As Mexican and foreign tourists head to the country’s beaches for Holy Week, prompting fears of a new wave of COVID-19 infections, the government here has publicly confirmed what many have long suspected — the number of people lost to the pandemic is more than 300,000, well beyond the totals officially reported.
The new data examined so-called “excess deaths’’ — the additional number of people who die from any cause in a given period compared with recent norms. The findings suggest that almost 322,000 Mexicans have probably succumbed to COVID-19.
That figure is 60% more than the officially reported death toll of 201,429 as of Saturday — which counts only the victims who tested positive for the virus.
Mexico has one of the world’s lowest testing rates for COVID-19, a fact that has sowed suspicion that authorities were deliberately under-reporting the number of deaths. The government of President Andrés Manuel López Obrador has repeatedly denied allegations of covering up the true scope of fatalities in a pandemic that has caused widespread loss of life and crippled the economy.
The Mexican government has avoided imposing mandatory lockdowns and mask-wearing measures. President López Obrador, widely criticized for a tardy response to the health emergency, has said he prefers voluntary compliance with social distancing and other preventative steps. He also said mandatory shutdowns would have inflicted disproportionate harm on Mexico’s poor and working classes.
The 322,000 total deaths would top Brazil’s officially reported 310,550 fatalities and would rank Mexico second globally behind only the United States, with almost 550,000 deaths, according to Johns Hopkins University.
Mexico, with a population of 126 million, is home to far fewer people than either the United States or Brazil.
Almost every country — including the United States and Brazil — has probably undercounted the total number of dead from COVID-19, experts say, mostly because official statistics often exclude victims who did not test positive. Yet Mexico’s extremely low testing rate suggests that the undercount is more pronounced here.
Mexican officials have long acknowledged that the actual number of virus-related deaths is considerably higher than those officially reported. Many victims die at home or at hospitals and clinics without ever having been tested for the virus.
Some studies have suggested that Mexico’s true death toll may be two or three times the officially reported totals.
The latest numbers, released Saturday on a government website without fanfare, represent the country’s most extensive report to date on the total suspected death toll. Researchers combed through death certificates to determine which cases were probably COVID-19-related, even if the victims had never tested positive. In some cases, researchers said, the virus was listed as a suspected or contributing cause of death.
The report found a total of 1,263,501 deaths from all causes in Mexico between late December 2019 and Feb. 13, 2021. That was 417,002 more deaths than would have been expected based on comparisons with the previous five years, the study said, for an excess death rate of 49.3%. The researchers attributed the great majority of the excess deaths — 70.6% — to COVID-19. The study concluded that 294,287 people in Mexico had probably died from COVID-19 by Feb. 13.
An additional 27,658 deaths confirmed by testing occurred from Feb. 14 through March 27, according to government figures.
The study did not address what other factors besides the coronavirus may have inflated the number of deaths. The Mexican Health Secretariat, which prepared the report, did not respond to a request for comment.
But health professionals have speculated that, in Mexico and elsewhere, the pandemic probably discouraged many people from pursuing treatment for non-COVID-19 health conditions, or even seeking checkups or other preventative measures. That hesitance may have led to an increase in fatalities from diseases not linked to the virus.

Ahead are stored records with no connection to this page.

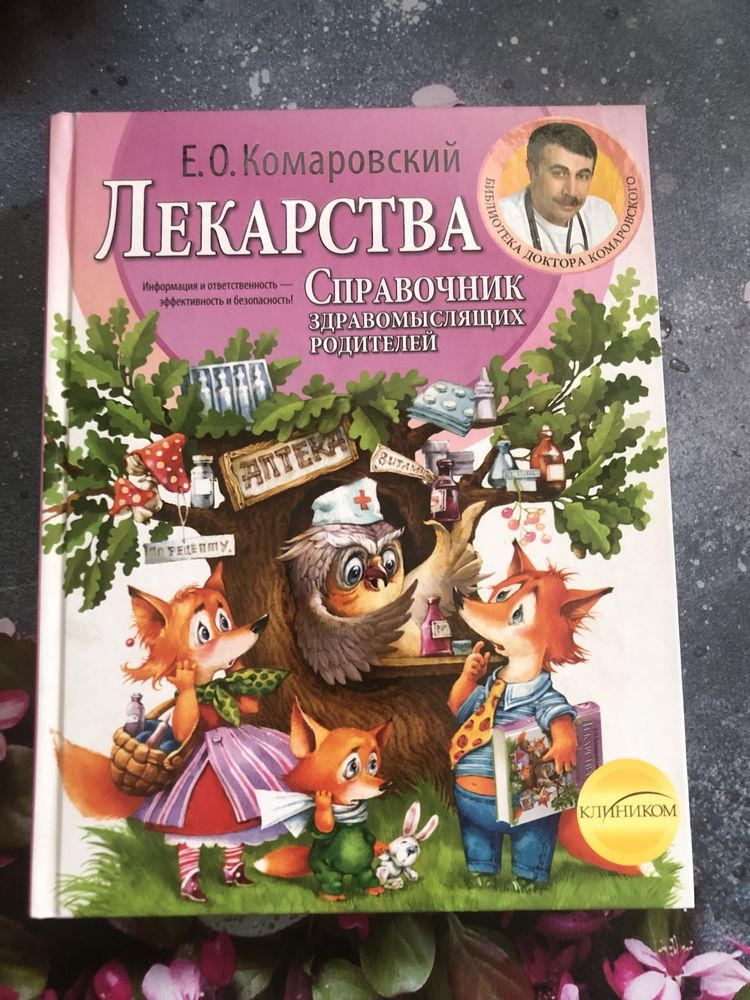 Книги Комаровського, комплект 3шт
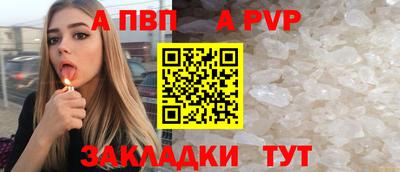 альфа пвп Ипатово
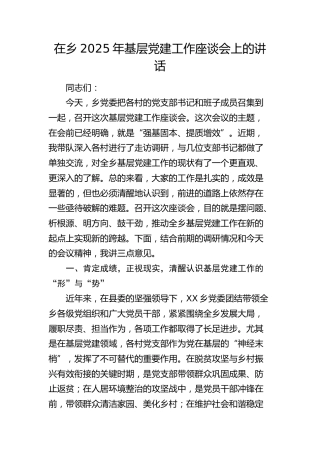 乡镇基层党建工作座谈会上的讲话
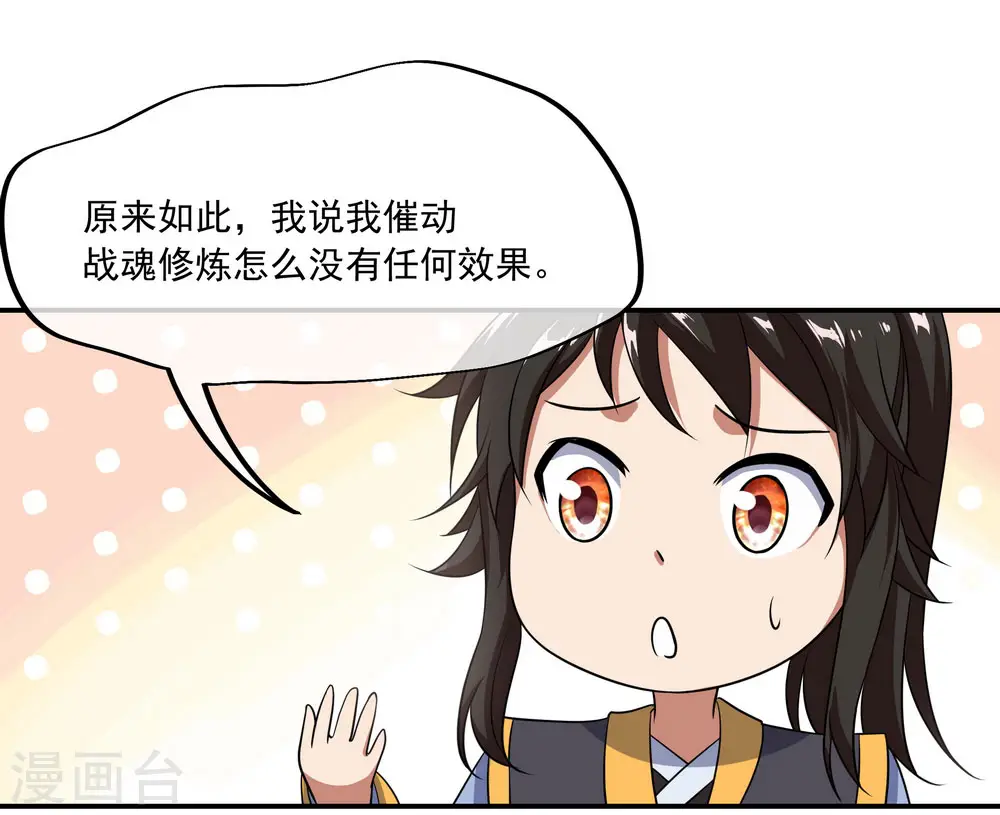 绝世战魂38漫画,第45话 前往宗门1图
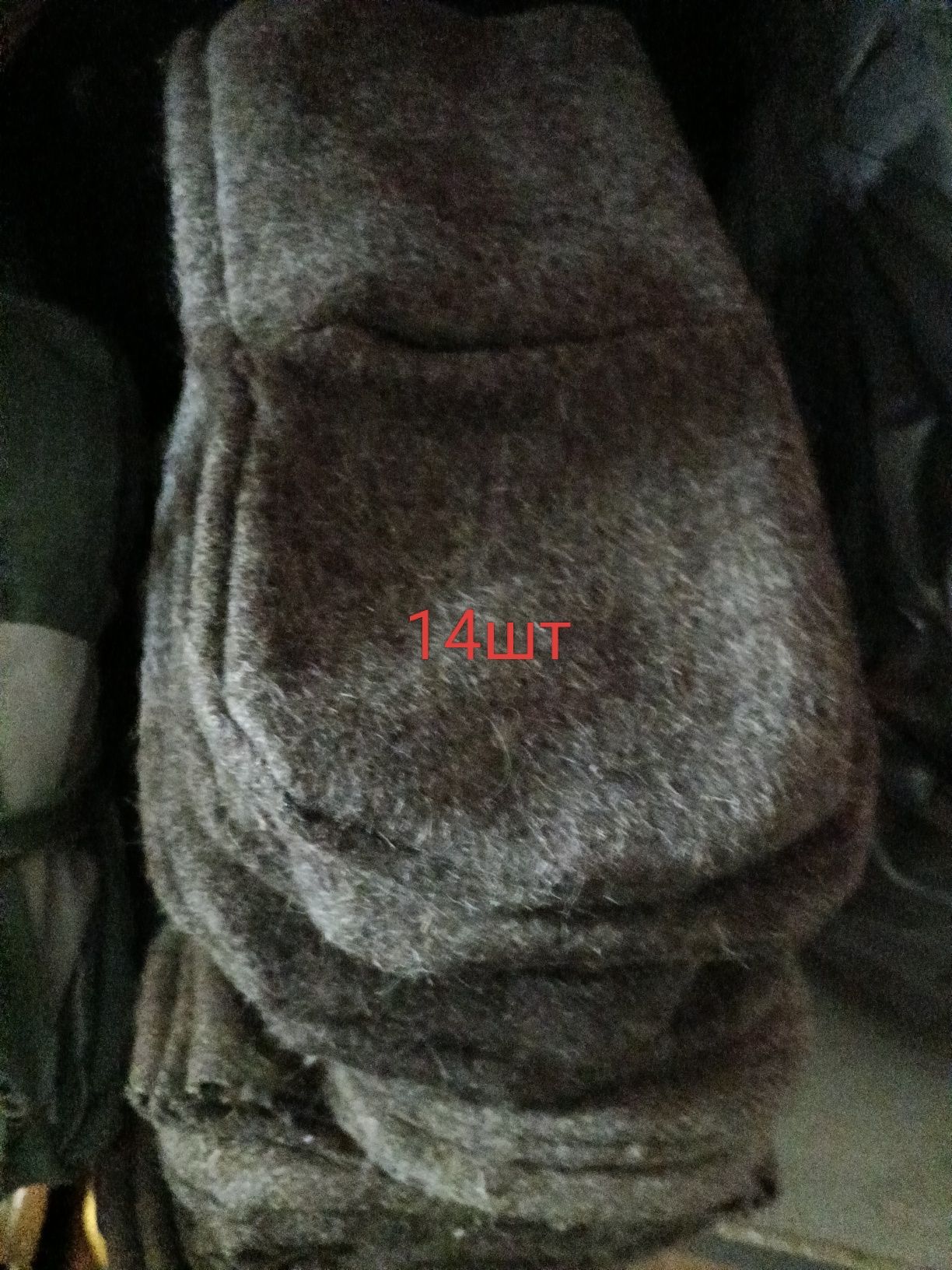 Продам руковицы теплые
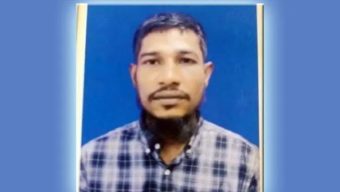 সিলেটে নিজের গায়ে আগুন দিয়ে যুবকের আ ত্ম হ ত্যা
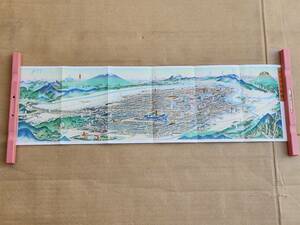 65 war front Koufu city bird . map Yoshida the first Saburou 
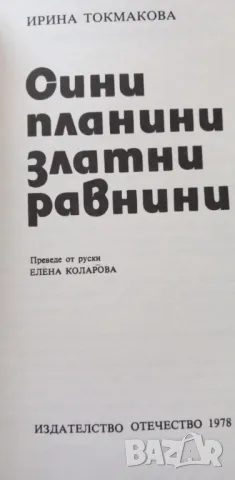 Сини планини, златни равнини - Ирина Токмакова, снимка 2 - Детски книжки - 48354919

The study also dramatized the severity of the so-called “second wave” of the pandemic that swept through Mexico in January, following the year-end holidays, when many people got together with loved ones. Mexico experienced 74,185 deaths probably linked to COVID-19 between Jan. 3 and Feb. 6, an average of more than 2,000 a day — far surpassing the totals during an initial spike last summer. In recent weeks, authorities say, infections and deaths have generally been on the decline in Mexico.
But authorities are fearful that Holy Week, a traditional time for family gatherings and trips to the beach that begins Monday, could spark a third wave. Officials have been warning people to maintain social distancing and stay at home. Church officials have called off traditional processions, opting for virtual events, including a webcast of the famed annual passion play in Mexico City’s Iztapalapa district that normally attracts more than 2 million visitors.
“A new outbreak of the virus is still possible,” José Luis Alomía, the health ministry’s chief of epidemiology, told reporters on Saturday. “We could see a new increase [in cases] at whatever moment.”
Special correspondent Cecilia Sánchez contributed to this report.